15 dicembre 2011
Lettera al CROAS Lombardia sulla riforma degli Ordini Professionali
Guardando al futuro.Note sul progetto di legge sull'ordinamento della professione di assistente sociale, in ottemperanza dei principi enunciati dall'art. 3, comma 5 del D.L. 138/2011, convertito. in L. 148/2011.
Ho inteso offrire alcune considerazioni imperfette e dialoganti sui temi posti all’attenzione dal CROAS contenuti nel Progetto di legge sull'ordinamento della professione di assistente sociale, in ottemperanza dei principi enunciati dall'art. 3, comma 5 del D.L. 138/2011, convertito. in L. 148/2011 (Approvato nel Consiglio dell’Ordine il 15 ottobre 2011) e sui testi offerti alla considerazione fino a oggi concernenti il processo di cambiamento in atto nel sistema-Paese e nella professione; il primo a firma della precedente consiliatura dell’Ordine, il secondo a firma di alcune colleghe di quella consiliatura.

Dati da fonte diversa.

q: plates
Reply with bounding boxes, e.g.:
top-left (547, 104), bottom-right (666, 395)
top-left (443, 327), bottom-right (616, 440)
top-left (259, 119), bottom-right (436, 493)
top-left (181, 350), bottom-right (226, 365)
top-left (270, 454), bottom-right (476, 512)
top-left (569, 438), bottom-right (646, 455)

Quanto enuncerò avrà la forma retorica e forse la pesantezza di una modalità saggistica, e ciò solo per mantenere il rigore dell’argomentazione.
Serve in questo contesto ricordare come le molte criticità enunciate nei testi citati e in quelli che sono stati generati in virtù di questi da altri colleghi siano riferite dalla ricerca ai processi correlati alla modernità radicale (Giddens) o liquida (Bauman) per cui la fine delle grandi narrazioni (quelle religiose al pari di quelle laico–politiche), simbolizzata dalla “caduta” del muro di Berlino (che non è per niente caduto, ma è stato demolito in occasione di un efficace intervento discorsivo del giornalista italiano Riccardo Ehrman nell’ambito dello snodo storico che si era generato: articolo ), il processo di secolarizzazione, la fine dell’incantamento (Weber) hanno restituito ogni persona al proprio essere “individuo” (Beck), fuori da una storia comune non più possibile e responsabile per la propria vita e per il proprio destino. Non era più data la strada tracciata della carriera, del domani che sarà meglio di oggi, dello sviluppo che veniva fatto coincidere con il progresso, né la continuità nelle e delle relazioni significative, ma l’intermittenza delle mobilità, la precarietà di ogni assetto, l’assenza dio ogni stratificazione, il continuo e liquido modularsi dell’identità personale nei contesti altrettanto mobili e quindi il dover ogni volta cominciare daccapo. Finiva il ‘900 dell’acciaio e delle macchine e delle modalità conoscitive correlate (paradigmi meccanicisti) per cui il mondo era dato e conosciuto in quanto tale, tanto che anche l’inconscio (in conosciuto per definizione) era conoscibile, e iniziava una nuova modernità in cui l’interazione, la rete, il cambiamento costituiscono la mobile zolla ctonia su cui si generano continui terremoti e nulla più si stratifica. Gli aspetti economici, culturali, interattivi di una dimensione nomade e migrante (e non solo del sud del mediterraneo verso l’Europa, ma anche del sud dell’Europa verso il nord) hanno trasformato la configurazione del mondo e si sono poste come necessarie differenti modalità conoscitive anche nell’ambito delle scienze della cultura, cosa già avvenuta nella fisica, per cui si sono prodotti paradigmi relativisti e interazionisti. Ci siamo trovati gettati in un mondo differente che non conoscevamo. Un evento inedito, che richiede nuove strategie di gestione dei processi aperti.
Luigi ColaianniResponsabile interventi sociali Dipartimento Salute Mentale Fondazione Policlinico – Milano;
docente a contratto di materie sociologiche presso il cdl in servizio sociale UNIPD;
formatore accreditato presso il CNOAS.